Eugene Dallaire

Mario Lacroix Auteur : Mario Lacroix 28 Jan 2025

M. Eugène Dallaire et le Dr Clément Fortier : Pionniers de l'innovation hivernale

Le contexte
À l’hiver de 1944, M. Eugène Dallaire, un inventeur passionné, s’est lancé dans la conception d’un « mini-snow », une motoneige à chenilles révolutionnaire pour l’époque. Ce projet visionnaire a bénéficié du soutien enthousiaste du Dr Clément Fortier, vétérinaire de Saint-Anselme. Fortier, bien conscient des défis posés par les hivers rigoureux en milieu rural, voyait dans cet engin une solution pratique pour améliorer la mobilité, notamment pour ses propres déplacements vétérinaires.

Pendant plus de 800 heures, Eugène Dallaire a travaillé sans relâche pour mettre au point une motoneige robuste et performante. Ce prototype, équipé d’un moteur de 20 chevaux avec démarreur et batterie 6 volts, pesait environ 600 livres. Il se distinguait par son système de chenilles novateur, offrant une traction et une stabilité incomparables sur la neige.

Développement et impact
Le Dr Fortier, convaincu de l’utilité de cette invention, a encouragé son adoption parmi les agriculteurs et les vétérinaires locaux. Grâce à leur collaboration, la motoneige a facilité les déplacements hivernaux et rendu les interventions vétérinaires en milieu rural plus rapides et efficaces.
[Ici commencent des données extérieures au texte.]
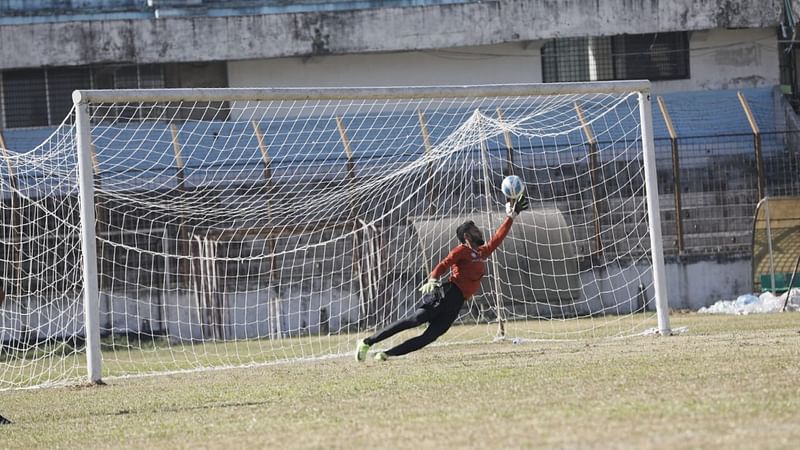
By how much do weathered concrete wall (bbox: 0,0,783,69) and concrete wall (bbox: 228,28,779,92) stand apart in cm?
116

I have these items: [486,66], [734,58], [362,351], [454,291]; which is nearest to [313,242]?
[362,351]

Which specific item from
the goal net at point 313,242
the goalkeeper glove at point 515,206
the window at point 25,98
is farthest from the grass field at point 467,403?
the window at point 25,98

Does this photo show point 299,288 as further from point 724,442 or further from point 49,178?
point 724,442

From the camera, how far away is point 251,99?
14359 millimetres

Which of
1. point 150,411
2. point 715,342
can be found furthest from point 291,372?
point 715,342

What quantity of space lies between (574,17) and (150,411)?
22.3 m

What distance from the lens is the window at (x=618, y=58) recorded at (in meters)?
32.1

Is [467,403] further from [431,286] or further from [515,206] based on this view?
[515,206]

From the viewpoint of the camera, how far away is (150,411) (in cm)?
1055

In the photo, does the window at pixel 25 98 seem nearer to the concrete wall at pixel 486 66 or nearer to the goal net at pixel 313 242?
the concrete wall at pixel 486 66

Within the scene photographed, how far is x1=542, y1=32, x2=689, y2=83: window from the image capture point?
32062 millimetres

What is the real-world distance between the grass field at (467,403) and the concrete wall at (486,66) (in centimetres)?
1862

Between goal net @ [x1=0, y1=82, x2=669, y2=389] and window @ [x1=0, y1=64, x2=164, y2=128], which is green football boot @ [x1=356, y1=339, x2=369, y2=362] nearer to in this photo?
goal net @ [x1=0, y1=82, x2=669, y2=389]

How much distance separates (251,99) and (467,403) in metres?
6.31
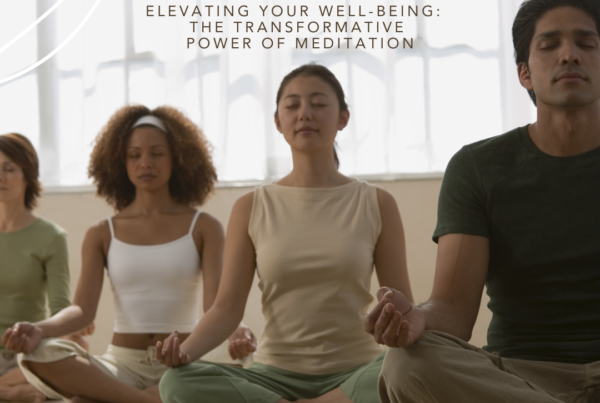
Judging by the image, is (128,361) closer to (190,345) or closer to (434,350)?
(190,345)

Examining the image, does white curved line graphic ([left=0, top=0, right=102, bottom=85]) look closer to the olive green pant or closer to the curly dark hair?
the curly dark hair

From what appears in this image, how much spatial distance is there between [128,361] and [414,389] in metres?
1.12

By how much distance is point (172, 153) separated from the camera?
2.14m

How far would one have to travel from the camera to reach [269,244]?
1.63 m

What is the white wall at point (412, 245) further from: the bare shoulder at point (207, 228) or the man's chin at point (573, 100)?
the man's chin at point (573, 100)

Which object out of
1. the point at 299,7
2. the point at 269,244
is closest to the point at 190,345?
the point at 269,244

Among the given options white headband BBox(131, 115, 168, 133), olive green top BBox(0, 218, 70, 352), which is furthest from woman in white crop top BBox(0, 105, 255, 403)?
olive green top BBox(0, 218, 70, 352)

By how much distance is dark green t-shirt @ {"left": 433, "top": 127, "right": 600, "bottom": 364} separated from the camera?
119 cm

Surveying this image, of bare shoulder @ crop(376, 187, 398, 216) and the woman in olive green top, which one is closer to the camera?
bare shoulder @ crop(376, 187, 398, 216)

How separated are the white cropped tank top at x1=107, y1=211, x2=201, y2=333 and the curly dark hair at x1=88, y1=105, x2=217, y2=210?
0.21 meters

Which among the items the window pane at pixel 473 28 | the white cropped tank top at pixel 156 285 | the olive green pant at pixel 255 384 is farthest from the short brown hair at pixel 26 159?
the window pane at pixel 473 28

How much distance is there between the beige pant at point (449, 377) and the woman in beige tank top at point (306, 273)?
375 mm

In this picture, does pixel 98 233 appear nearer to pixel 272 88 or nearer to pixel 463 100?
pixel 272 88

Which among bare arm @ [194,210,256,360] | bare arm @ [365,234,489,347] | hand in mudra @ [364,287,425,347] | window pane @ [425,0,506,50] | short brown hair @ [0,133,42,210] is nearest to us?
hand in mudra @ [364,287,425,347]
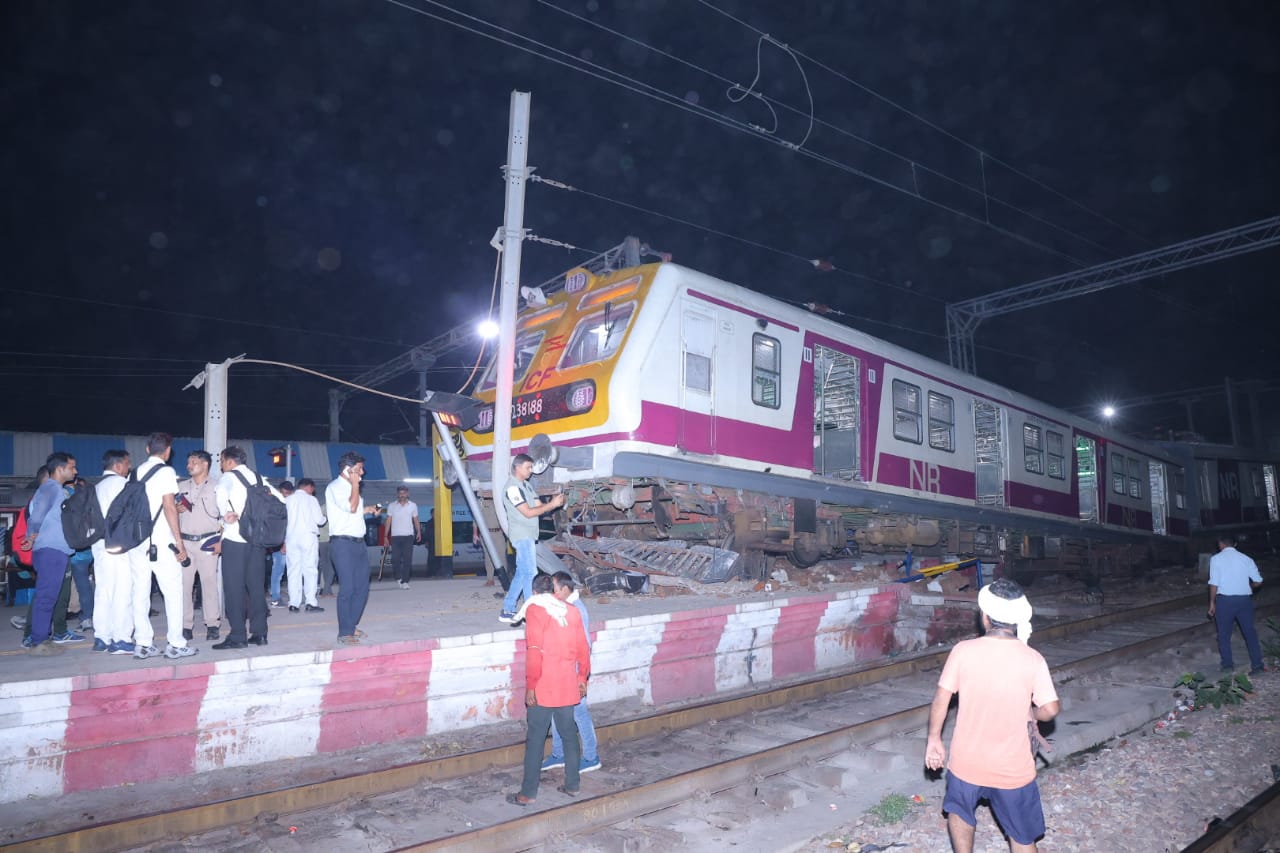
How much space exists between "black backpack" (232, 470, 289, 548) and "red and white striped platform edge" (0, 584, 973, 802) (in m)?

L’engin, véritable prouesse technologique pour son époque, a attiré l’attention et été salué comme une avancée majeure dans le domaine des véhicules hivernaux. Il a également marqué le début d’une évolution vers des motoneiges modernes adaptées aux besoins pratiques des habitants des régions enneigées.

Héritage
Bien que le Dr Clément Fortier soit principalement reconnu pour son dévouement à la santé animale, son rôle dans la diffusion de l’innovation de M. Dallaire a contribué à l’histoire de la motoneige au Québec et au-delà. Leur collaboration incarne l’esprit d’innovation et de service à la communauté, ayant laissé une empreinte durable dans l’industrie des transports hivernaux.

Anecdote
L’innovation ne laisse jamais indifférent : certains paroissiens, troublés par l’usage de cette machine avant-gardiste, se sont plaints auprès du conseil municipal pour demander l’interdiction de son utilisation. Une preuve que l’avant-gardisme peut parfois déranger, mais finit toujours par inspirer.